Duplicate Examination Entries
The Examinations table explicitly allows duplicates. This means the same student-subject pair may appear multiple times. A buggy implementation might accidentally use DISTINCT or count only unique pairs. Using COUNT(*) after grouping correctly counts every attendance record.
Subjects Never Attended By Anyone
Some subjects may have zero examination records in the entire table. Since the solution starts from the Cartesian product of students and subjects rather than from the examination table itself, every subject still appears for every student with a count of 0.
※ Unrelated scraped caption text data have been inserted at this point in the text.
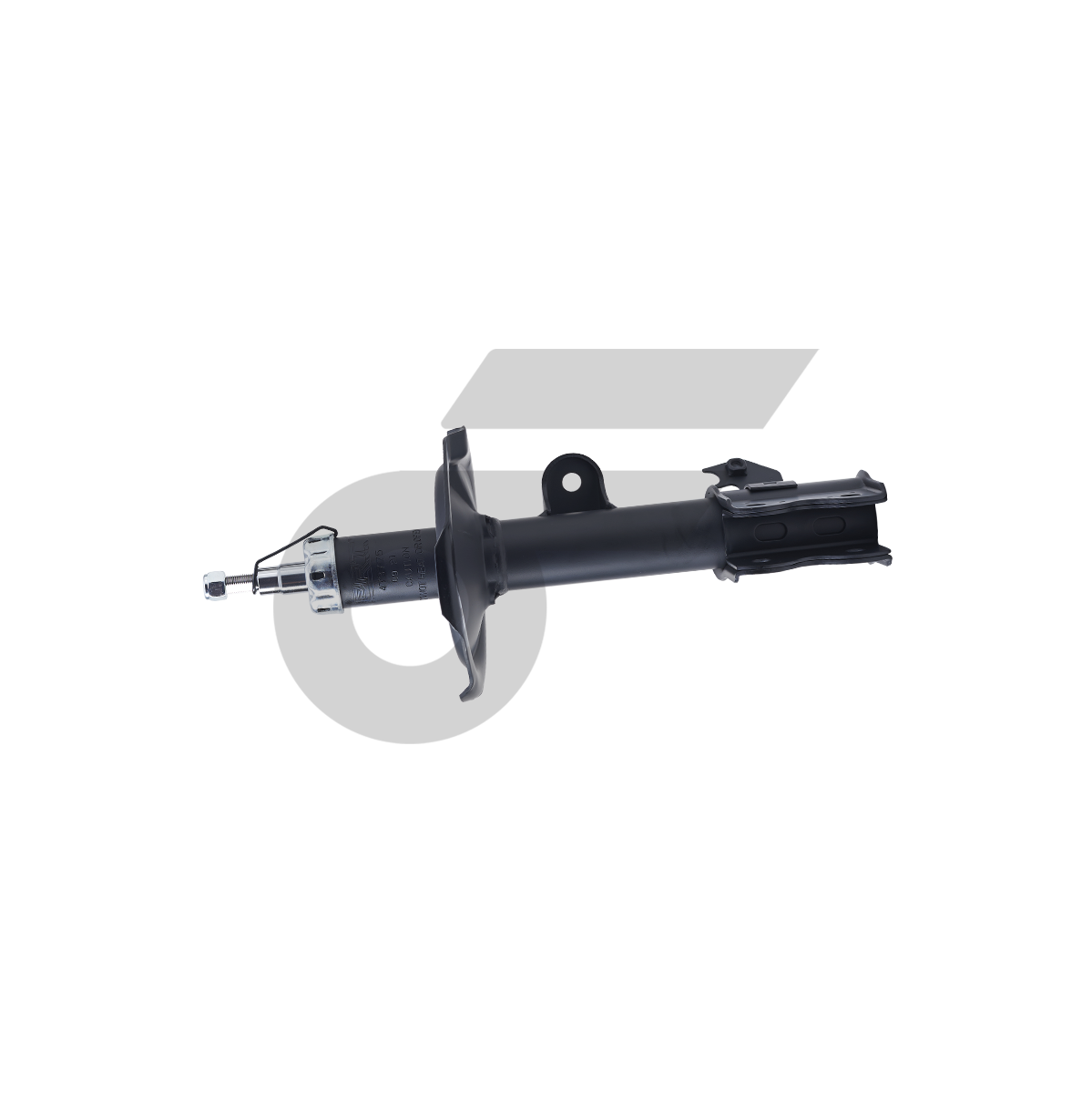 PRT โช้คอัพหน้า R AVANZA 1.3 1.5 F601 NON ABS ปี04-11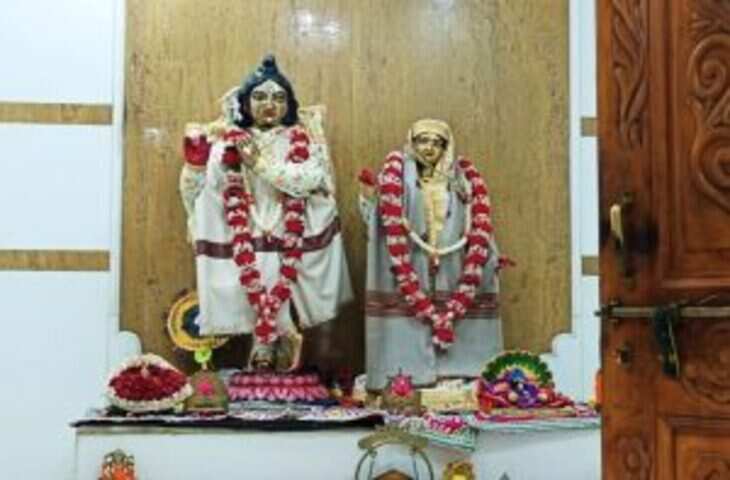 देवघर जिले से बड़ी खबर आ रही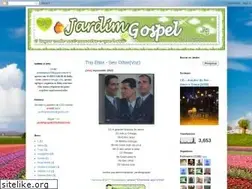 Sites similar to jardimgospel.blogspot.com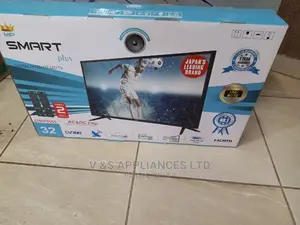 32 Smart Plus Digital Tv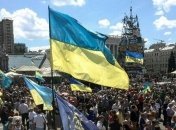 Пятое Народное Вече на Майдане: Онлайн-трансляция (Фото, Видео)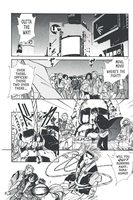 Fushigi Yugi Manga Omnibus Volume 5 image number 3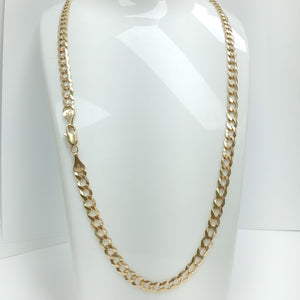 CADENA ORO 10 K 20.3 GRMS (SEMINUEVO)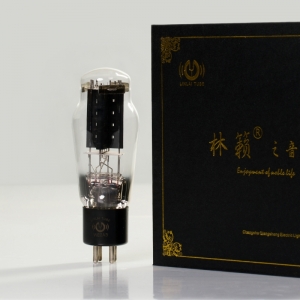 LINLAI Vacuum Tube WE2A3 HIFI Audio Valve Replace 2A3/2A3-T Electronic Tube Matched Pair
Single Student or Single Subject
When one of the tables contains only one row, the Cartesian product still behaves correctly. The query naturally produces all required combinations without any special handling.
Ordering Requirements
SQL queries without ORDER BY do not guarantee output order. The implementation explicitly sorts by student_id and subject_name so the result always matches the required format.